The Philadelphia Orchestra is renaming its home bearing the corporate moniker to Marian Anderson Hall to honor the pioneering Black American contralto.

Anderson, who died in 1993 at age 96, was born in Philadelphia. In 1955, she became the first Black singer to appear at New York’s Metropolitan Opera.

The orchestra announced the name change a day after the 127th anniversary of her birth.

In 1939, Anderson, 42, already was famous throughout the United States and Europe. It was then that the Daughters of the American Revolution, owners of Constitution Hall in Washington, refused to allow the contralto to perform in their auditorium because of the color of her skin.

First Lady Eleanor Roosevelt, a member of the DAR, resigned from the organization in protest.

On April 9, 1939, Anderson performed a free concert on the steps of the Lincoln Memorial to a crowd of 75,000 people of all races.

“The legacy of Philadelphia native Marian Anderson is inscribed in the modern history of civil rights in America, and in musical history—from the prejudiced rejection of her artistry to the knowledge that she was one of the greatest voices of the 20th century,” Music and Artistic Director Yannick Nézet-Séguin said in a statement.

“Because she was denied the right to sing, Americans were denied the right to hear her extraordinary gifts. For years, The Philadelphia Orchestra and I have dedicated ourselves to creating a more representative art form through the music we perform. Now, we are proud to take this even further, to honor Marian Anderson with the first major concert venue named in her honor—and one of only a few in the world named for an artist—and we will perform with the joy of her ongoing presence in Marian Anderson Hall,” Nézet-Séguin’s statement continued.

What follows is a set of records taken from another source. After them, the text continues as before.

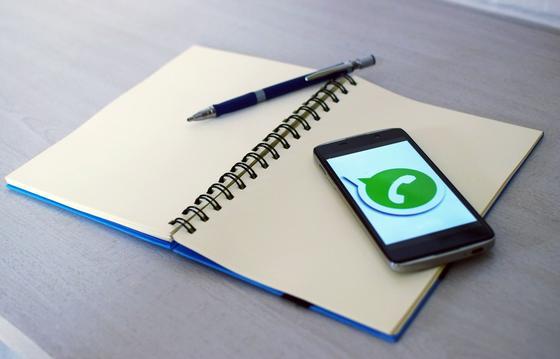 WhatsApp тестирует новую функцию автоудаления сообщений
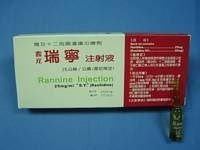 壽元藥廠5日通報食藥署指出,該公司產品「瑞寧25毫克/毫升注射液」使用的原料藥NDMA含量不符每日攝取最大容許量。(圖取自壽元化工網頁siuguan.com.tw)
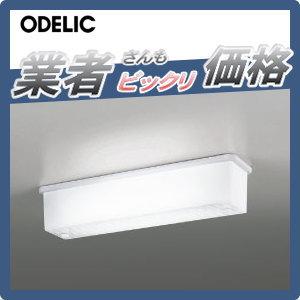 無料プレゼント対象商品!エクステリア 屋外 照明 ライトオーデリック(ODELIC) 【ポーチライト OG254461】 ブラケットライト 玄関灯 シンプルデザイン ベーシックタイプ 昼白色 LED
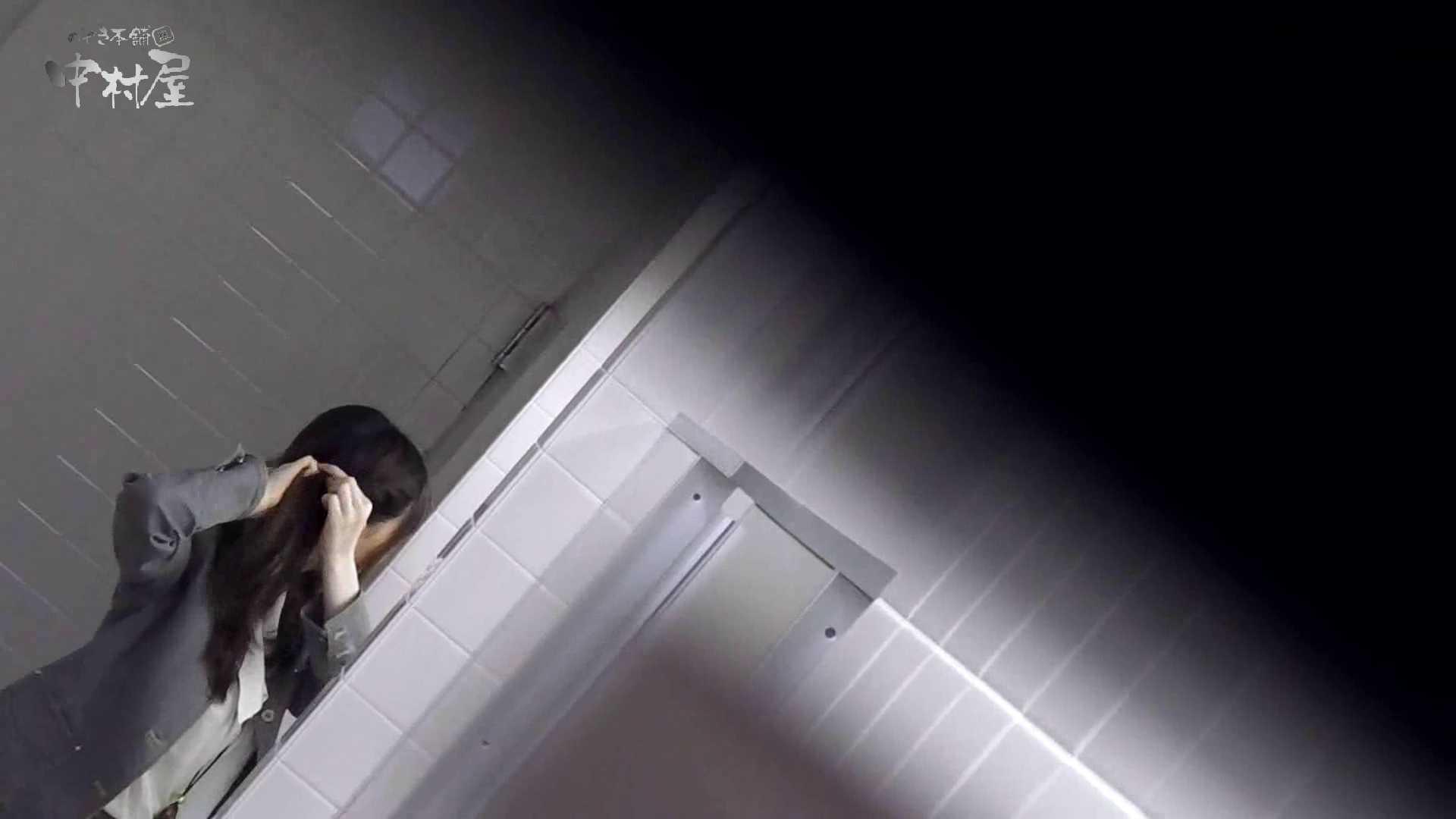 洗面所突入レポート!!vol.7 トイレ 濡れ場動画紹介 113PIX 60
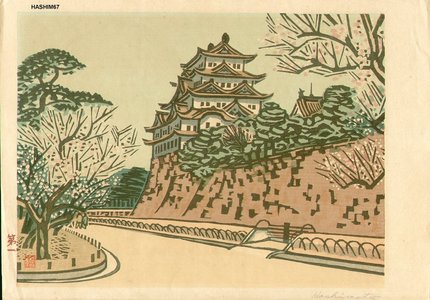 橋本興家: Plum Blossoms at Nagoya Castle - Asian Collection Internet Auction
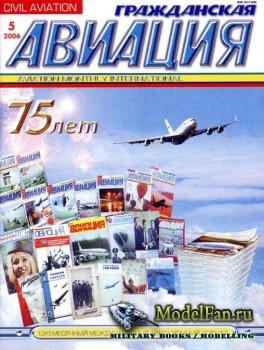 Гражданская авиация 5 (744) Май 2006
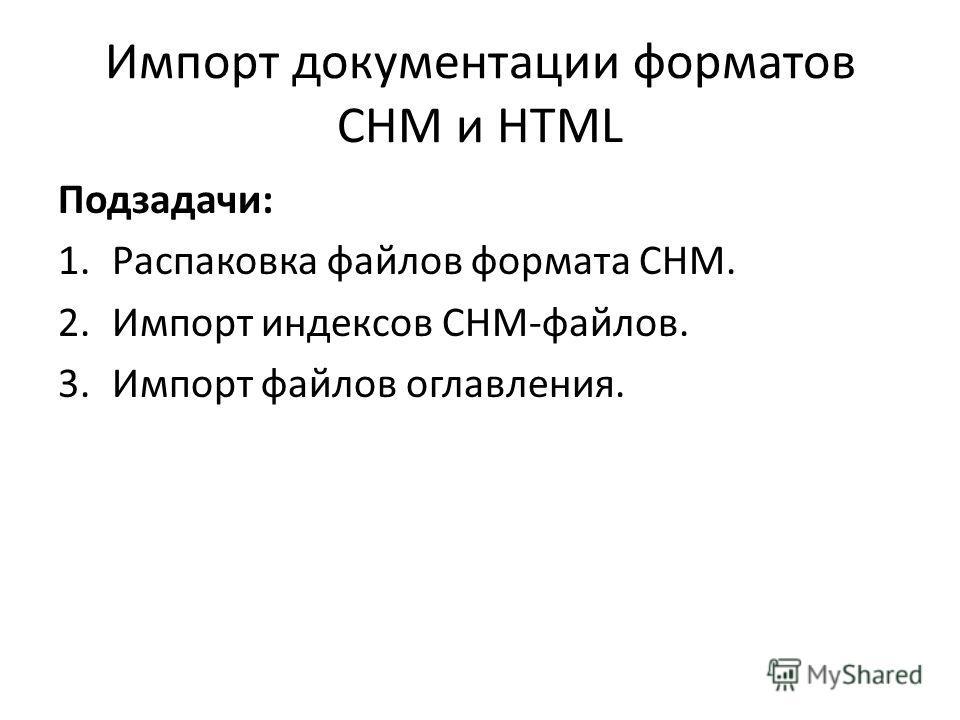 Импорт документации форматов CHM и HTML Подзадачи: 1.Распаковка файлов формата CHM. 2.Импорт индексов CHM-файлов. 3.Импорт файлов оглавления.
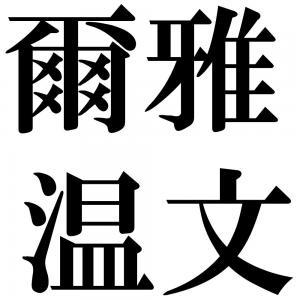 爾雅温文の四字熟語-壁紙/画像
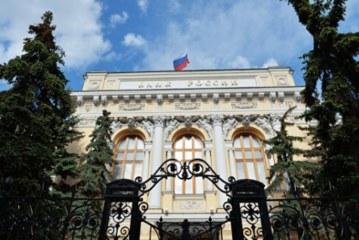 Общий объем внешнего долга России за год сократился с 40% до 33% ВВП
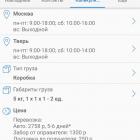 tk-energiya_761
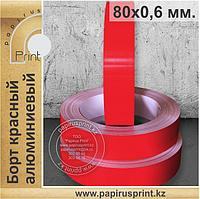 Борт красный 80 х 0,6 мм. алюминиевый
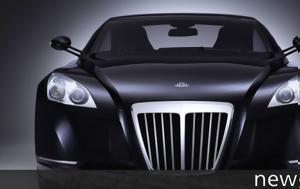 10 διάσημοι με τα πιο ακριβά αυτοκίνητα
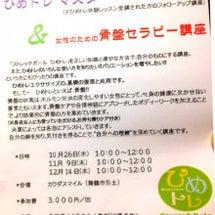 ひめトレマスター(秋…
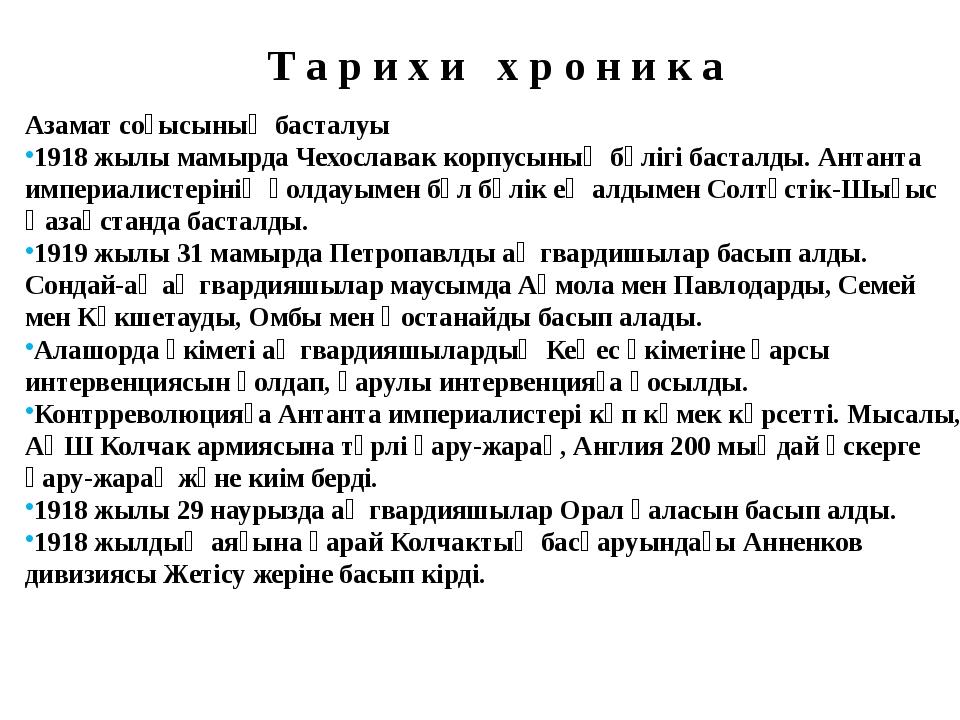 Т а р и х и х р о н и к а Азамат соғысының басталуы 1918жылы мамырда Чехосла...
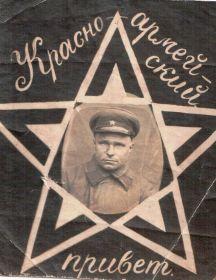 Петров Михаил Петрович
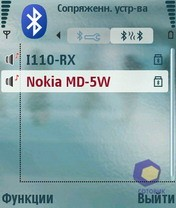 Скриншоты Nokia Bluetooth_Speakers_MD-5W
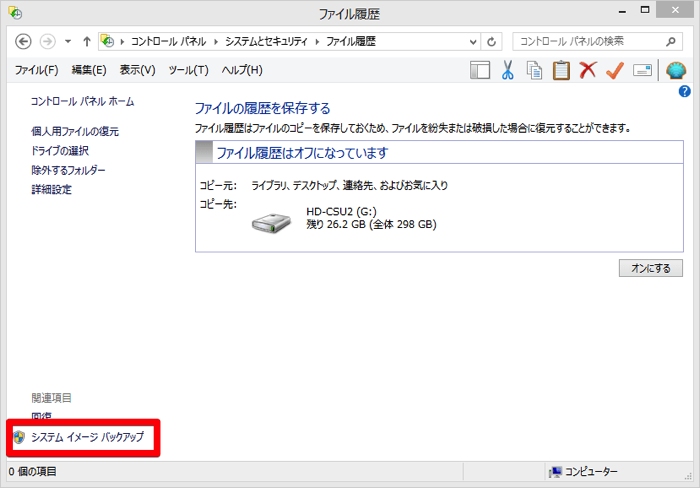 Windows8 1 SystemBackup 02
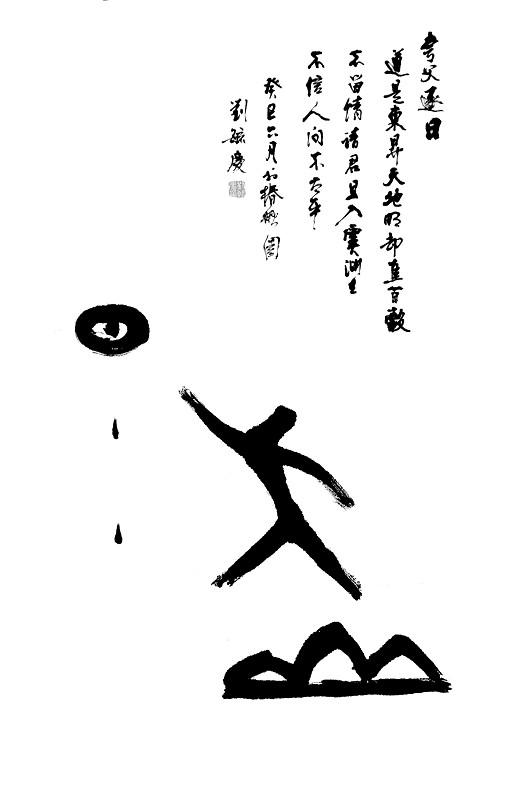 关雎配画_把古文字画出来的刘毓庆(组图)-搜狐滚动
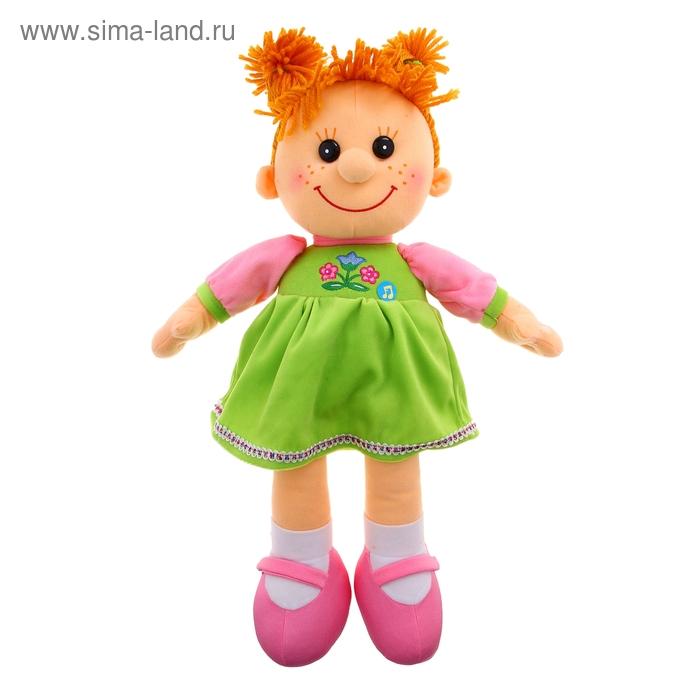 Мягкая игрушка «Кукла Майя в платье с вышивкой» музыкальная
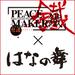 PEACE MAKER 鐵×はなの舞 コラボ|チムニー株式会社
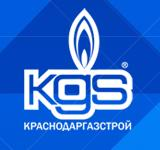 ОАО «Краснодаргазстрой»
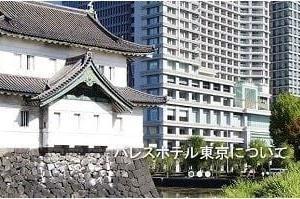 1年前の記事◆パレスホテル東京:パワースポットのようです。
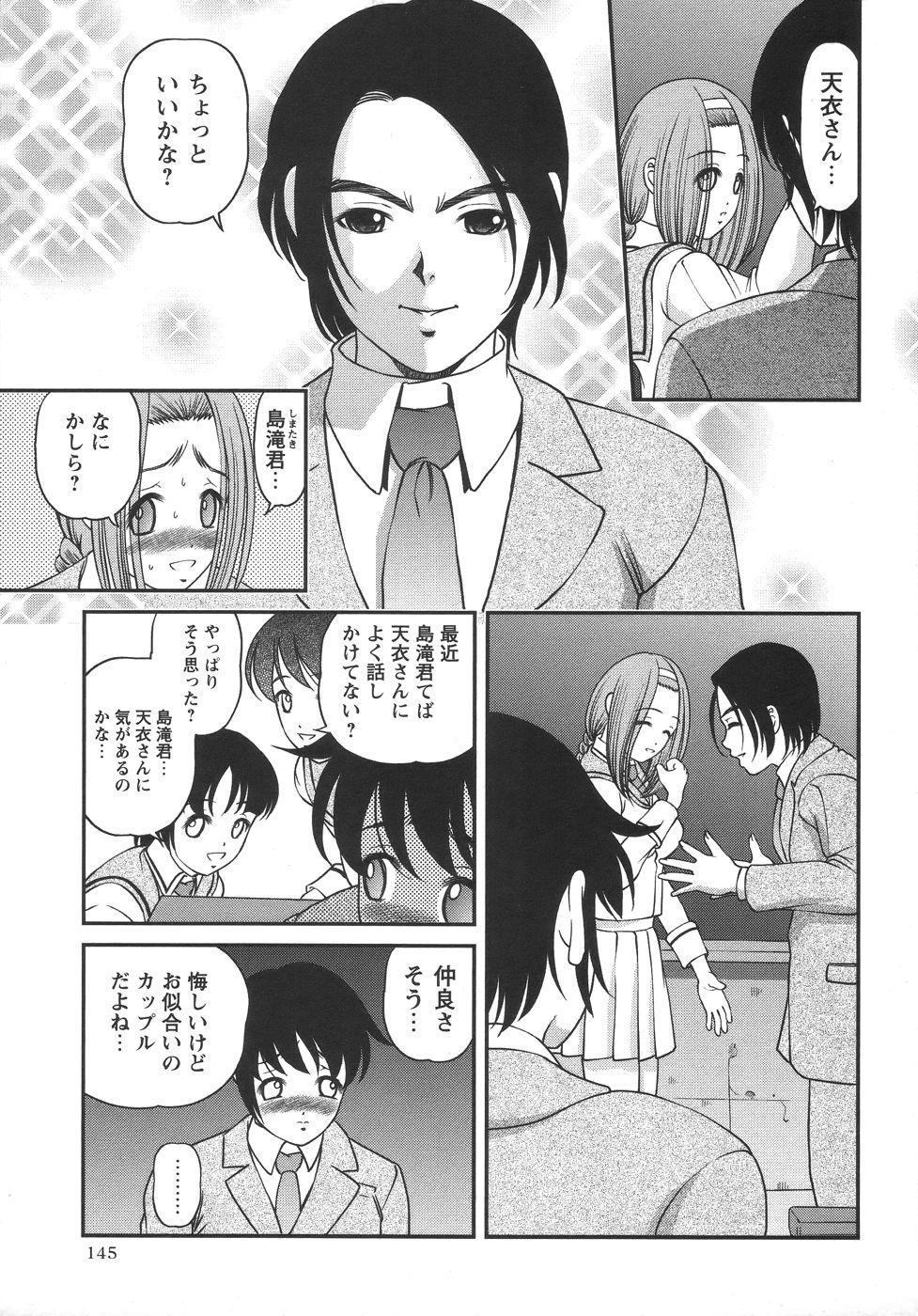 Comic Masyo 2006-06 144
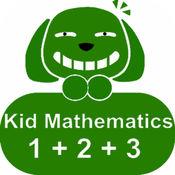 快速的数学游戏 - 快速让宝宝成长启蒙教育,给小孩子的第一选择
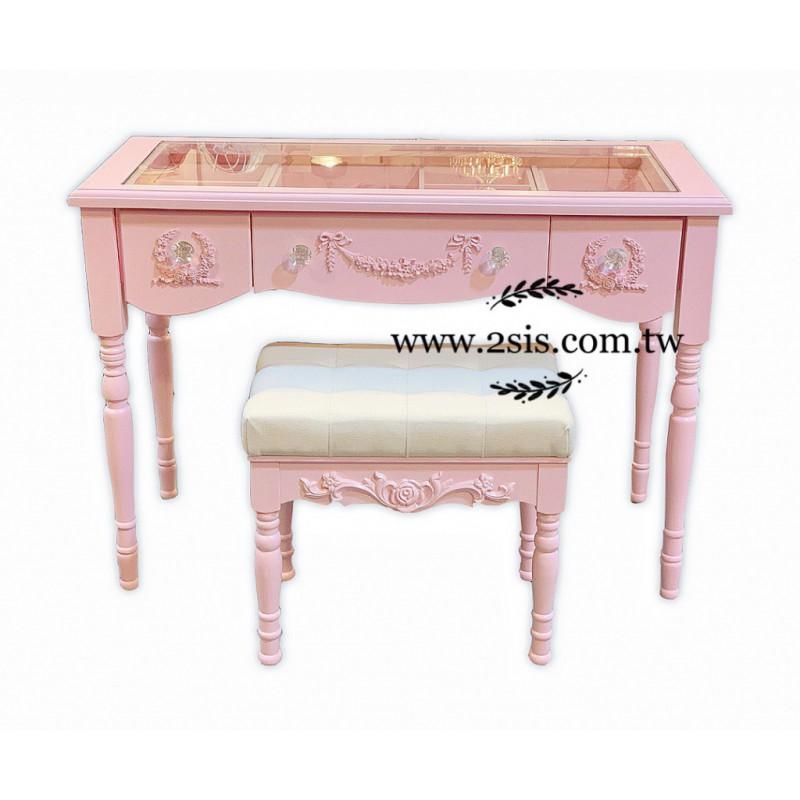 法式蕾絲雕花飾品桌/化妝台(粉紅色)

Anderson’s niece, Ginette DePriest, the wife of late conductor James DePriest, told The Associated Press her aunt would be humbled by the honor.

“She always used to say: ‘Don’t make any fuss about this,’ but I think that the fact that it’s her hometown that she adores — I think she would be obviously honored but mostly humbled by by this gesture” DePriest said.

From 1999 through 2023, as part of a $14.5 million contribution agreed to by Bell Atlantic Corp. before its name change in 2000 to Verizon Communications Inc., the orchestra’s auditorium in the Kimmel Center for the Performing Arts was known as Verizon Hall.

A $25 million gift from Richard Worley and wife Leslie Miller, who live in suburban Bryn Mawr, will underwrite the name change. Worley joined the orchestra’s board in 1997 and served as its president from 2009-20; Miller was on the Kimmel Center board from 1999-2008, serving as acting president. The Philadelphia Orchestra and Kimmel Center united in 2021.

“A tribute to Marian Anderson of this nature, we think it’s long overdue,” Miller said. “She was an iconic artist and she fought discrimination at every turn with grace and grit and kept on going. She deserves this kind of recognition.”